[MRG+1] Change CV defaults to 5 #11557

aboucaud · 2018-07-16T15:02:18Z

Reference Issues/PRs

Fixes #11129 and takes over stalled PR #11139

What does this implement/fix? Explain your changes.

Add warning for models that do not specify an explicit value forcv or n_splits to prepare for a future deprecation of the default to 3 and an update of the default value to 5.

glemaitre · 2018-07-16T16:31:32Z

I see this is still WIP but it could be worth mentioning that you will have to decorate the tests which use the cv using the @pytest.mark.filterwarning to avoid showing the deprecation warning.

GaelVaroquaux

Looks great so far. A couple minor comments.

GaelVaroquaux · 2018-07-17T12:28:28Z

doc/modules/cross_validation.rst

@@ -498,7 +499,7 @@ two slightly unbalanced classes::

  >>> from sklearn.model_selection import StratifiedKFold

-  >>> X = np.ones(10)
+    >>> X = np.ones(10)


This looks strange.

GaelVaroquaux · 2018-07-17T12:31:00Z

doc/whats_new/v0.20.rst

+
+- The default number of cross-validation folds ``cv`` and the default number of
+  splits ``n_splits`` in the :class:`model_selection.KFold`-like splitters will change
+  from 3 to 5 in 0.22 to account for good practice in the community.


"to account for good practice in the community." => "as 3-fold has a lot of variance".
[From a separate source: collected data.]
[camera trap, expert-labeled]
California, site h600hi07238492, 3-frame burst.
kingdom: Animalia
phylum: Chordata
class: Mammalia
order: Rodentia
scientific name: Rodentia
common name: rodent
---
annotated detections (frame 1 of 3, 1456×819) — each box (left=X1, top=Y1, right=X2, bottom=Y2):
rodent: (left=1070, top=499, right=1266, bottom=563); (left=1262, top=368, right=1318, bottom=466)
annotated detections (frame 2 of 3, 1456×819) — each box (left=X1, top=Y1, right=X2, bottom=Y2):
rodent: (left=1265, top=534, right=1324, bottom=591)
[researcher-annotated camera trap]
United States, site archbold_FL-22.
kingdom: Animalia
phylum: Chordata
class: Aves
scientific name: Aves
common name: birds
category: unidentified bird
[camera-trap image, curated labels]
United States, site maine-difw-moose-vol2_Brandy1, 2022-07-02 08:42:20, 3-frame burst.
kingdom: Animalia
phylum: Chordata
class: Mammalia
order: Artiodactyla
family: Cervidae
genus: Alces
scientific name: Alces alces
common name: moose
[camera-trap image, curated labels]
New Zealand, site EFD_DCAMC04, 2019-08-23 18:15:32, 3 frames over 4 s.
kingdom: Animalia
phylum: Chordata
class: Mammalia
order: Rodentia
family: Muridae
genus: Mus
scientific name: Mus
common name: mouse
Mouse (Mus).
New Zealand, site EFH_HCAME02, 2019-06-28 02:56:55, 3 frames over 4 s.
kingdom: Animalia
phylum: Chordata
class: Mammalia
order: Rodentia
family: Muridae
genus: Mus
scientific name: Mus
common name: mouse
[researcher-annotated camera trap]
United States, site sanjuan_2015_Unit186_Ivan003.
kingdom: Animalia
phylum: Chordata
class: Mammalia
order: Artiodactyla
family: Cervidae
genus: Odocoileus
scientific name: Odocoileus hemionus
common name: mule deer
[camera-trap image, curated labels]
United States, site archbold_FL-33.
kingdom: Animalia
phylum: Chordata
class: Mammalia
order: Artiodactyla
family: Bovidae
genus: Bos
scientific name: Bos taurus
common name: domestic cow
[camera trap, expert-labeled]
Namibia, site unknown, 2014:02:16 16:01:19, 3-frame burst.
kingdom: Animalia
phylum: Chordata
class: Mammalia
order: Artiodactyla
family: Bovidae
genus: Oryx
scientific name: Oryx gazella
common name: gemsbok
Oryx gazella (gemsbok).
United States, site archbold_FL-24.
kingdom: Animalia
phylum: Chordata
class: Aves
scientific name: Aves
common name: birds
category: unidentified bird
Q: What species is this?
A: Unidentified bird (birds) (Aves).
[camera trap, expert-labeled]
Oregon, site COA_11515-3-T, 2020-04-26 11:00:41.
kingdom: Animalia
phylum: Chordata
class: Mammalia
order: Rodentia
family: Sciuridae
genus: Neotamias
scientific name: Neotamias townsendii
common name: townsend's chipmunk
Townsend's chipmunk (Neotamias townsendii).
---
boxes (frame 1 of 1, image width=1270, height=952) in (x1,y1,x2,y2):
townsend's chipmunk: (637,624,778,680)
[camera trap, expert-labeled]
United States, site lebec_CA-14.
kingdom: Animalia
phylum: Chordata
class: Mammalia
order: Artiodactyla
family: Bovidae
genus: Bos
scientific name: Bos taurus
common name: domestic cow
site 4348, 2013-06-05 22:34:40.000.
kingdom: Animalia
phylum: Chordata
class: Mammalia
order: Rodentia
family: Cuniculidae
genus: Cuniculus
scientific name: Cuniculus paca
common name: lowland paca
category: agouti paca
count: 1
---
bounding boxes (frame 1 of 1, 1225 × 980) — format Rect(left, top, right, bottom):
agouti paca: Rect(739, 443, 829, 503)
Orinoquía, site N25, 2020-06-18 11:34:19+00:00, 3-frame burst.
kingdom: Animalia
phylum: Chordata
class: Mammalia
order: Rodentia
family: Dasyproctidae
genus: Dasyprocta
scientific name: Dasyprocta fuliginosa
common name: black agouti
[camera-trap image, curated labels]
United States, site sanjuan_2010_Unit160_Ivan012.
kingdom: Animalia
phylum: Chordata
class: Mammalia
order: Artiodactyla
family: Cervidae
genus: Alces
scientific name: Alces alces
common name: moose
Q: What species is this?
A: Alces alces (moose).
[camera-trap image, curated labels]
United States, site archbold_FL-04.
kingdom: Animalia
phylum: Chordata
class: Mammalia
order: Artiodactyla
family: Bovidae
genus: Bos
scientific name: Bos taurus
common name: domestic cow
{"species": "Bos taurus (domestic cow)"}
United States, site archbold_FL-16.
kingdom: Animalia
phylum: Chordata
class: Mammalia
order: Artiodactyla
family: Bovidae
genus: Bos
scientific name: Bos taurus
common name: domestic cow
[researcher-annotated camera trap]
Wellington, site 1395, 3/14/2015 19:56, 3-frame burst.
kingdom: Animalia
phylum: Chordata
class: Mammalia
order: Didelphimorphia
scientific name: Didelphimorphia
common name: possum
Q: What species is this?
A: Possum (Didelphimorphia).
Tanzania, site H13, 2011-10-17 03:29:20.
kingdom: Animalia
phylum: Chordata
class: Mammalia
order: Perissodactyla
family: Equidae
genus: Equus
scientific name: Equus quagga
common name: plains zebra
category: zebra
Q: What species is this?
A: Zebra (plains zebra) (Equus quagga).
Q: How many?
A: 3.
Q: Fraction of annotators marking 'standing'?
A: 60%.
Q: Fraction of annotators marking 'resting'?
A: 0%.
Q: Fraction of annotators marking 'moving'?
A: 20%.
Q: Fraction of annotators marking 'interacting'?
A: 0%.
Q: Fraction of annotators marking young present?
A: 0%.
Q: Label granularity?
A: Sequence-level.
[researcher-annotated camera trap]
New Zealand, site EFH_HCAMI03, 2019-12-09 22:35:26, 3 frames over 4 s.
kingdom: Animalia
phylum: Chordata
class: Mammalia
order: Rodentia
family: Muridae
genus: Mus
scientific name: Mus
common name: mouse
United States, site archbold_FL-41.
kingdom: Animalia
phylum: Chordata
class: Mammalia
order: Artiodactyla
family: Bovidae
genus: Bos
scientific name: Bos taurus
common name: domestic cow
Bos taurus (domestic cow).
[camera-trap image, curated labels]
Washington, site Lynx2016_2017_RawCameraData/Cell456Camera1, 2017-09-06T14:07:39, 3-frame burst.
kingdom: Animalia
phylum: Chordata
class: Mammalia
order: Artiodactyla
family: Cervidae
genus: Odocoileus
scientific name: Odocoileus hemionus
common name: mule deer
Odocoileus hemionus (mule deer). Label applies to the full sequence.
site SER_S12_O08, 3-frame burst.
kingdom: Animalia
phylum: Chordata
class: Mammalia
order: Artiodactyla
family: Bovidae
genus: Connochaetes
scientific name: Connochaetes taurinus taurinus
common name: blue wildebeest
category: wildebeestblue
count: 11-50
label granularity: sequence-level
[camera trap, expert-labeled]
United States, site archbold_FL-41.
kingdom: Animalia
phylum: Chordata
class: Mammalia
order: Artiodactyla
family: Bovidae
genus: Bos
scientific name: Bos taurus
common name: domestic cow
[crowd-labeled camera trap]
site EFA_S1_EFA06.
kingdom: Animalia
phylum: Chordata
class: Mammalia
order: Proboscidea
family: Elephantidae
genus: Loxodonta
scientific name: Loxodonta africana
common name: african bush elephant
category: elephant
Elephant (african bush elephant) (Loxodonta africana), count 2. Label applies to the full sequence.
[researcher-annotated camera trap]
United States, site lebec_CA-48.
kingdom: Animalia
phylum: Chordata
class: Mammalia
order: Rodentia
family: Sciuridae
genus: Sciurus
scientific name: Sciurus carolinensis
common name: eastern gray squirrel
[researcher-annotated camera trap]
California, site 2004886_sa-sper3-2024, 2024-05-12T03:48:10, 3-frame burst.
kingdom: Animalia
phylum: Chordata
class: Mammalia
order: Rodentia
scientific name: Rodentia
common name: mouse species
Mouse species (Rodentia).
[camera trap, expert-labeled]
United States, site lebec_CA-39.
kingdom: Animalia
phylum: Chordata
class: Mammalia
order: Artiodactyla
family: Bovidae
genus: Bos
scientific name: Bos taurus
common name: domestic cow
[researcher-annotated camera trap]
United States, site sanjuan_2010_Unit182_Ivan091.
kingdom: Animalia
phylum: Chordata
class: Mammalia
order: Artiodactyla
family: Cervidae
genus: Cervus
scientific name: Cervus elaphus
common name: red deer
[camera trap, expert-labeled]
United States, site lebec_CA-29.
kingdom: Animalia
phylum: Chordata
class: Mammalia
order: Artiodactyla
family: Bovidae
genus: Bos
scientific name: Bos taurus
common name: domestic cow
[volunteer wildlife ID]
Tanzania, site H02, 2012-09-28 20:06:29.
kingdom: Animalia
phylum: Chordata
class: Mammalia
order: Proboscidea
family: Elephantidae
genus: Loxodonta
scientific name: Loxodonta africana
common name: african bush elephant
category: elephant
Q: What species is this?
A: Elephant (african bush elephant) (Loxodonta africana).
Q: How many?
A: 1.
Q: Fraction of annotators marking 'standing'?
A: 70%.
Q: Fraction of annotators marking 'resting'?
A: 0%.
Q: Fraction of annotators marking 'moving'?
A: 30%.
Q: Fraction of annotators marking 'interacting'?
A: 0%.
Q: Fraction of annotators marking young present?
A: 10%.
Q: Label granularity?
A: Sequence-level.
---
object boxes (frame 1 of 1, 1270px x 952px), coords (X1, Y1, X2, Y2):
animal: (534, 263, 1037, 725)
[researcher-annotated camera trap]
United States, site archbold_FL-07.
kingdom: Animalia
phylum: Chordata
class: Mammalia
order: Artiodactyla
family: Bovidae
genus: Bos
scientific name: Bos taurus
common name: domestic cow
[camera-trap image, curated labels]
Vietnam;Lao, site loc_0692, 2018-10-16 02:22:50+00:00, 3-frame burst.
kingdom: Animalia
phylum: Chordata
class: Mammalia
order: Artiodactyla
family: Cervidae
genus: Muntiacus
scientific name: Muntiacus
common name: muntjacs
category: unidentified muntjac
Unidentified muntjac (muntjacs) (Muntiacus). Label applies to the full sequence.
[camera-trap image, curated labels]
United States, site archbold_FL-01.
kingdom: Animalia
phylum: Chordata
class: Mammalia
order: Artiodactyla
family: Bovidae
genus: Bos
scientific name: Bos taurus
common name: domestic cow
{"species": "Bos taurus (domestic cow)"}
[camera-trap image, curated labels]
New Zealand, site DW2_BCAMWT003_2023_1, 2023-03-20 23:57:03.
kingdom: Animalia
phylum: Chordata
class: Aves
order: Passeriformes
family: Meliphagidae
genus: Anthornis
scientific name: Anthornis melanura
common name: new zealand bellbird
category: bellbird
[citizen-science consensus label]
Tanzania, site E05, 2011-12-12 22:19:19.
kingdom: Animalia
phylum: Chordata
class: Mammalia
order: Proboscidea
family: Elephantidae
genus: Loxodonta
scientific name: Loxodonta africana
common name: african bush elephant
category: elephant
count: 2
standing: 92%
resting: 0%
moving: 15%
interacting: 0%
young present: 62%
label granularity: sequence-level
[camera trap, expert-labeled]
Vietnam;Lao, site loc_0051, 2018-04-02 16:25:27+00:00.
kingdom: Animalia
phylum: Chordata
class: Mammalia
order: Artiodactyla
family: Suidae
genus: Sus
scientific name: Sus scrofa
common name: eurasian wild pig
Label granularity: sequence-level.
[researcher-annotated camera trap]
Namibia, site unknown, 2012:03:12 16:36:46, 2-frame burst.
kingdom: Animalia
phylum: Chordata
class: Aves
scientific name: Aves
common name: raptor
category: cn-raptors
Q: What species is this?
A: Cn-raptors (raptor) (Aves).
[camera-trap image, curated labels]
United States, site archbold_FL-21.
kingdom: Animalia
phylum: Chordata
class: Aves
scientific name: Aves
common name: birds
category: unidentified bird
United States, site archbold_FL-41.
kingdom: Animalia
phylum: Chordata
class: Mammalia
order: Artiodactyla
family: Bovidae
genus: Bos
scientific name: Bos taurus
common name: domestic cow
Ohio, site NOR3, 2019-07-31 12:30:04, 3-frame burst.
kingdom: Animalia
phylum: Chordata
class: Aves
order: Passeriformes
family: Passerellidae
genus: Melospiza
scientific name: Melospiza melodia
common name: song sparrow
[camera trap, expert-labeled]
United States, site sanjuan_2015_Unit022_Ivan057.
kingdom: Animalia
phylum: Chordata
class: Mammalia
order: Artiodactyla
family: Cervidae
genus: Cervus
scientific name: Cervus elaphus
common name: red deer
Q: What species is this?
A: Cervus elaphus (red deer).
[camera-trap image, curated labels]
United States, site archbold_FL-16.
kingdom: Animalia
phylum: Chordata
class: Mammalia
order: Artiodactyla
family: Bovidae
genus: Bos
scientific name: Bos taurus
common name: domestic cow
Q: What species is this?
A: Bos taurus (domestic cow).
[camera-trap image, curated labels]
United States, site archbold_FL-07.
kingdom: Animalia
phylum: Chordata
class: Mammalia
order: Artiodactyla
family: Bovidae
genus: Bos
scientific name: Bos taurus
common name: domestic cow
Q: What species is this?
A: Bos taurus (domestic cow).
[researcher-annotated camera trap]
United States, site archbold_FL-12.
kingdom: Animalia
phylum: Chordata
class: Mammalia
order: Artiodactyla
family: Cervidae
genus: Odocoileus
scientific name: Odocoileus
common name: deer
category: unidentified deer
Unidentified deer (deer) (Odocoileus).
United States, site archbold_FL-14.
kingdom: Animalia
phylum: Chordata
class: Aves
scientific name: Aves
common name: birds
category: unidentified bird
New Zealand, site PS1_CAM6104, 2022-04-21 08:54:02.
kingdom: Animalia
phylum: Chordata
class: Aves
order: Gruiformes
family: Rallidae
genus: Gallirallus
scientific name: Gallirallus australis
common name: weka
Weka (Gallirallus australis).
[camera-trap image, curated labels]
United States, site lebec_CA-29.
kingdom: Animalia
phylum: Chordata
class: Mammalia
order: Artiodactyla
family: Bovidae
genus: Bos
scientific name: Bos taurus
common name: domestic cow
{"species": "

GaelVaroquaux · 2018-07-17T12:32:46Z

sklearn/model_selection/_split.py

@@ -49,6 +49,17 @@
           'check_cv']


+NSPLIT_WARNING = (
+    "You should specify a value for 'n_splits' instead of relying on the "
+    "default value. Note that this default value of 3 is deprecated in "


Instead of "Note...", I would say "This default value will change from 3 to 5 in version 0.22."

GaelVaroquaux · 2018-07-17T12:38:17Z

I canceled the travis build as @aboucaud is pushing a new version soon.

GaelVaroquaux

LGTM.

+1 for merge.

amueller · 2018-07-17T14:31:08Z

sklearn/model_selection/_split.py

@@ -406,8 +420,11 @@ class KFold(_BaseKFold):
    RepeatedKFold: Repeats K-Fold n times.
    """

-    def __init__(self, n_splits=3, shuffle=False,
+    def __init__(self, n_splits=None, shuffle=False,


I thought we're gonna use 'warn' from now on?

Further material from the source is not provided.